– Выпей, голубчик, рассолу. Полегчает.

От холодного да соленого и впрямь полегчало. Даже подняться смог и на поиски родичей своих отправиться. Бегун меня беспокоил, и Вышату сыскать хотелось – на свежую голову иль на вином одурманенную, а уговор у нас был!

Хитреца я почти сразу нашел. Сидел он, к стене привалясь, поводил вокруг глазами бессмысленными. Меня увидал, заулыбался глупо, встать силясь, а потом руками в стороны развел обреченно – не могу, дескать.

– Сиди уж, гость дорогой! – хмыкнул я и дальше побрел.

Девчоночка малая, та, что рассола мне подсунула, скользнула мимо, улыбнулась одними губами, делом занятая.

Ох и ловко же она с мужиками осоловевшими управлялась! То одному, то другому напиться принесет, рубаху поправит, волосы пригладит. Привыкла, видать…

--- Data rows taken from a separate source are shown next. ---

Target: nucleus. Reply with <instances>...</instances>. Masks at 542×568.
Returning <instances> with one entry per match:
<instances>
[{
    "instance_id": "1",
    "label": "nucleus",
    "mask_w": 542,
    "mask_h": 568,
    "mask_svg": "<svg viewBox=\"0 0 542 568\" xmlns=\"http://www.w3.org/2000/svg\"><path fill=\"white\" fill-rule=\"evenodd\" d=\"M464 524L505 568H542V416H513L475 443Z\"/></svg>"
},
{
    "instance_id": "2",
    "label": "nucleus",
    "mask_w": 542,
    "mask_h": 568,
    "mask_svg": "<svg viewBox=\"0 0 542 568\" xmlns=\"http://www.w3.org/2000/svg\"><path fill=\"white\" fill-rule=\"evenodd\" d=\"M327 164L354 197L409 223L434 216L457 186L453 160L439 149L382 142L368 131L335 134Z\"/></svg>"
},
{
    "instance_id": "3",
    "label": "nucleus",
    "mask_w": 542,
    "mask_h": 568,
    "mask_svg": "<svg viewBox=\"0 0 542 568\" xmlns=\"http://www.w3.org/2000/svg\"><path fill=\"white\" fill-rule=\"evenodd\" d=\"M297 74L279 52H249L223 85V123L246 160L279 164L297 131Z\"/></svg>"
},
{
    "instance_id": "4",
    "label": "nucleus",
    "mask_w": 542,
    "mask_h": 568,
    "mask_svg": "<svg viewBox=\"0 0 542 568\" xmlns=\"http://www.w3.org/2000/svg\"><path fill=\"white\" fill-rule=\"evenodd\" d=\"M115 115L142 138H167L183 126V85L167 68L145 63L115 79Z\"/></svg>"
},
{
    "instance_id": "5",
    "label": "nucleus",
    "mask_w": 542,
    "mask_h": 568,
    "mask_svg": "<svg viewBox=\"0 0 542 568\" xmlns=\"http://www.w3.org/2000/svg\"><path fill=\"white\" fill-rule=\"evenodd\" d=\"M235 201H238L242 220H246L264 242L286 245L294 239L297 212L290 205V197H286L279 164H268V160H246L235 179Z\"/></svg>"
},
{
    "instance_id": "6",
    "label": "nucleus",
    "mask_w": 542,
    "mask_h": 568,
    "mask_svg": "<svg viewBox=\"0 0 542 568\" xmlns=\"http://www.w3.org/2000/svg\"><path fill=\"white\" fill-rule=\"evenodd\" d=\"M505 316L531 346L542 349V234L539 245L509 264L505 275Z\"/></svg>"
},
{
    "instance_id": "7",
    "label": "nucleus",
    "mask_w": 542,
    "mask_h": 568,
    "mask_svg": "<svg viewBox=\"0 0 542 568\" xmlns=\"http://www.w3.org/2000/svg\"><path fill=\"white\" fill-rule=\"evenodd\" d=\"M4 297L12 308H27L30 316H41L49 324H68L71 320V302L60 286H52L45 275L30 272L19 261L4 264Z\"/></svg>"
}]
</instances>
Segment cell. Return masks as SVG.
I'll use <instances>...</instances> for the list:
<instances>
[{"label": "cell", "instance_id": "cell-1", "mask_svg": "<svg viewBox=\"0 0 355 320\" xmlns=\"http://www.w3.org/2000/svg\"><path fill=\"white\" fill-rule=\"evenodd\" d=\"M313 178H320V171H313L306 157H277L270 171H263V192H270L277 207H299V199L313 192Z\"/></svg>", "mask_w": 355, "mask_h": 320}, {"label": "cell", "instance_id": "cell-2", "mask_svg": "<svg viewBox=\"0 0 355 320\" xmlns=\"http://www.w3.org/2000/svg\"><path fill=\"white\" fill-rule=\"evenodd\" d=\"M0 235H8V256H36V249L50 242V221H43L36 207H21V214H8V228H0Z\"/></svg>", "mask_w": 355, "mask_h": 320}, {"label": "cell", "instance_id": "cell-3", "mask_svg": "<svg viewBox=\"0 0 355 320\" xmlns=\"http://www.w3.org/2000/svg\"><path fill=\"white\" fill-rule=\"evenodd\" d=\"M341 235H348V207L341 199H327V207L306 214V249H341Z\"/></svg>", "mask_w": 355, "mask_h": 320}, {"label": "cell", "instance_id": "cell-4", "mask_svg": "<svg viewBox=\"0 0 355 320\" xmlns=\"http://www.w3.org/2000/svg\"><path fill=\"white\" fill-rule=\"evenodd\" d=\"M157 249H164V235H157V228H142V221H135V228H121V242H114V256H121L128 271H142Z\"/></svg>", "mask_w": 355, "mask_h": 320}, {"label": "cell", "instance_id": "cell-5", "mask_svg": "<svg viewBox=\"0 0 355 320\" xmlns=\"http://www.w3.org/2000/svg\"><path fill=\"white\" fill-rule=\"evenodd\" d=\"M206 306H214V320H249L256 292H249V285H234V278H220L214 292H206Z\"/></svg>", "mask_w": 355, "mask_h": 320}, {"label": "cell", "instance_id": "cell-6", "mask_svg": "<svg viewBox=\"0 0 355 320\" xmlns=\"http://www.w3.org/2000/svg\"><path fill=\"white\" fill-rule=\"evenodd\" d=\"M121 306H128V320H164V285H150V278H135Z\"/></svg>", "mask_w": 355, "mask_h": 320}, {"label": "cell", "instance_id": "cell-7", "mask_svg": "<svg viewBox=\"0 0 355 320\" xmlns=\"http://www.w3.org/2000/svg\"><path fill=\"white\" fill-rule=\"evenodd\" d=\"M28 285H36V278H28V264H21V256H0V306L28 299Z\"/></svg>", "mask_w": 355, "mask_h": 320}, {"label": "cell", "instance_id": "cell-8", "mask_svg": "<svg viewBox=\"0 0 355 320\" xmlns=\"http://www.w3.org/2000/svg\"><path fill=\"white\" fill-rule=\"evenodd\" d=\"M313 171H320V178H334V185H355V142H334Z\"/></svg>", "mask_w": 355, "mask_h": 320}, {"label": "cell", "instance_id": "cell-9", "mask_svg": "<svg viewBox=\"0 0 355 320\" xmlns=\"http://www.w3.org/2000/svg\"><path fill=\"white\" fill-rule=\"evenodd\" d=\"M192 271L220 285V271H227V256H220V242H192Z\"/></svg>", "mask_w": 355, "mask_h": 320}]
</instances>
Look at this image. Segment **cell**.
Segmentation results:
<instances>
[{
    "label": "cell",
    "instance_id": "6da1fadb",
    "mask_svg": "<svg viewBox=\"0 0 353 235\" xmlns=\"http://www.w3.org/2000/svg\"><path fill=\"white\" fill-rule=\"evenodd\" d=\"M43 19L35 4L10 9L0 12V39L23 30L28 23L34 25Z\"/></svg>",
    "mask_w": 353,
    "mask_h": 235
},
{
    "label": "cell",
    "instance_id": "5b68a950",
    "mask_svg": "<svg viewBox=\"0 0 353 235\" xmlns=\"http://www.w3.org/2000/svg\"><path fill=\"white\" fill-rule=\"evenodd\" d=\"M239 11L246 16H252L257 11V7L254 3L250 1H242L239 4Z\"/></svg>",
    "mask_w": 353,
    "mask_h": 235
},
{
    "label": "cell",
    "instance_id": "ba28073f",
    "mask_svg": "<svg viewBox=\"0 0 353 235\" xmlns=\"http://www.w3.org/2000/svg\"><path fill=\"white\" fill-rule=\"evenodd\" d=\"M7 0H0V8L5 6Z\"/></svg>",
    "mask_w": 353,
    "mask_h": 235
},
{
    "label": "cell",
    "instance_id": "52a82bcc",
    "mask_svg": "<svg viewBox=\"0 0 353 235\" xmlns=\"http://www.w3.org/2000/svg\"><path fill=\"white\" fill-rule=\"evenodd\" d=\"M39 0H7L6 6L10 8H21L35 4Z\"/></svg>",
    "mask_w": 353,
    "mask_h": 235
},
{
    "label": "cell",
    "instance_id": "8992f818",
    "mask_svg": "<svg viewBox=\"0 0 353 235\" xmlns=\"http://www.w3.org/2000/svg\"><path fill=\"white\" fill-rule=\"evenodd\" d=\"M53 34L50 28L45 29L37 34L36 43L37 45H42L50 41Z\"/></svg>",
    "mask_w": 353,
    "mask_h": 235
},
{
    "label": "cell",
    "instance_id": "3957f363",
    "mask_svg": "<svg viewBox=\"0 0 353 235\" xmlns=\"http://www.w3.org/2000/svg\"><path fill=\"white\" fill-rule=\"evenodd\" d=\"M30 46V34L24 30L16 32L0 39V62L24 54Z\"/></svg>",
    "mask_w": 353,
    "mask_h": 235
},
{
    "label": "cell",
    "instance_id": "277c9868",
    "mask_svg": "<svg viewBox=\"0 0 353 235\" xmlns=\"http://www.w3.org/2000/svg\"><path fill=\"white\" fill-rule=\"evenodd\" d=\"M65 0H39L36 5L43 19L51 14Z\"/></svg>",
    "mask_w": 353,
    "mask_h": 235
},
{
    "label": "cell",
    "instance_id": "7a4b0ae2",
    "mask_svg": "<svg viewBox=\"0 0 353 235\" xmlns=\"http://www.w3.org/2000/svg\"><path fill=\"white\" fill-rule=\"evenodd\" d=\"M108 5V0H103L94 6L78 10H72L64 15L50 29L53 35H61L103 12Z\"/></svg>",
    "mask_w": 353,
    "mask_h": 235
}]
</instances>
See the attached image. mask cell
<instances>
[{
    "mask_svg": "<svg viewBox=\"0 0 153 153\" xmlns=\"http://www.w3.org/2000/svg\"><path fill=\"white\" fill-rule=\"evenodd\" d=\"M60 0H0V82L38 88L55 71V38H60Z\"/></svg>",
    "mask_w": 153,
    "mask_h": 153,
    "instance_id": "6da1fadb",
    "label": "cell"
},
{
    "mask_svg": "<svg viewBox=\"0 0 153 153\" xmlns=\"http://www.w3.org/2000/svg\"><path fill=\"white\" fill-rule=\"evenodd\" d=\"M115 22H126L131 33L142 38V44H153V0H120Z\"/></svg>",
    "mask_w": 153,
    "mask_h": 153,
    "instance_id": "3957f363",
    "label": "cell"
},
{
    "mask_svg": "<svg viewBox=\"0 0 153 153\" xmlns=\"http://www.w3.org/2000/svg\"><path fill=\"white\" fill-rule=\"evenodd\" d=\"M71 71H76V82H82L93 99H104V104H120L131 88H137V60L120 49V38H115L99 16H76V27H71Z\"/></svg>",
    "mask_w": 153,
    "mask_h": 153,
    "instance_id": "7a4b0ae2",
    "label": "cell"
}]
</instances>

Я о вине, какого вчера не менее ведра выпил, вспомнил, привкус его на губах почуял и чуть не сплюнул тут же на пол. Нет, ни за какие посулы не стану более незнаемых вин пить! Наша медовуха сердце не хуже веселит, а голову оставляет легкой и свежей. А уж сочна да ароматна как! Что пред ней вина любые заморские…

– Ищешь кого-то? – подошла ко мне девчушка, в глаза заглянула. Ох, добрая из нее девка вырастет – ладная да расторопная!

– Своих…

– Там они, – не дослушав, указала девочка в дальний угол и засмеялась задорно: – Вечор силой мерились, на двор ходили, да обратно едва вернулись – тут же и упали… Богатыри!

Она челку светлую со лба откинула, пошла дальше, головой покачивая да про себя над пришлыми бочотниками, что толком и в избу войти не сумели, потешаясь.

Теперь оставалось лишь Бегуна да Вышату сыскать… Где только?

Пахнуло из дверей сырой прохладой утренней, вошел в горницу знакомец старый, Повед, принялся мужиков сонных растрясывать и на двор выталкивать. Те бурчали, но не протестовали – шли прочь, тупо по сторонам глазея…

– Эй! – окликнул я Поведа. – Бегуна не видел?

– Не-а. Может, на дворе он? Может, и так…

Я шагнул на крыльцо низкое, оглядел двор, солнцем залитый. Не было Бегуна средь снующих людей. И средь тех, что, еще к свету не привыкши после сумрака избяного, на солнце жмурились, тоже его не видел…

– Ой, горюшко-о-о-о!

На крыльцо выскочила простоволосая баба, в сернике измазанном да поневе драной, чуть меня не ринув, завопила исполошно:

– Люди-и-и добрые! Что же это делается!?

Я и глазом моргнуть не успел, как вырос с ней рядом Вышата, рявкнул грозно:

– Цыц, баба.

А меня прихватил за руку и силком обратно в избу втянул. Лицо у него суровое, злое было – совсем не то, на какое вчера глядел.

– Смотри! – рыкнул он на меня и откинул полог тяжелый, лавку прикрывающий.

Уж на что худо было нашим, а поглядеть, в чем меня Вышата винит, подошли. По голосу его неладное почуяв, уж за ножи да топоры придерживались на всякий случай…

Я бы и сам за рогатину хватился – не себя защищать, а поучить кой-кого из родни своей болотной! Лавка-то не пуста оказалась! Жмурясь от нежданного света, лежал на ней Бегун. А к плечу его молодая да ладная баба прижималась, косила на обступивших мужей глазами длинными, шкодными… Другая смутилась бы наготы своей да краской залилась, а эта потянулась лениво, кошкой разнеженной, поднялась, шкуру скинула и, натягивая на налитое тело исподницу длинную, бросила порты Бегуну, от света да исполоха одуревшему…

– Ты?! – Из-за моей спины Повед вывернулся, к бабе подскочил, гневом наливаясь. – Стерва! Змея!

На Бегуна замахнулся кулаком, в рожу ему метя:

– Сученок!

Бегун вскочить успел, уклонился, а отвечать на удар не стал – виноватым себя чуял.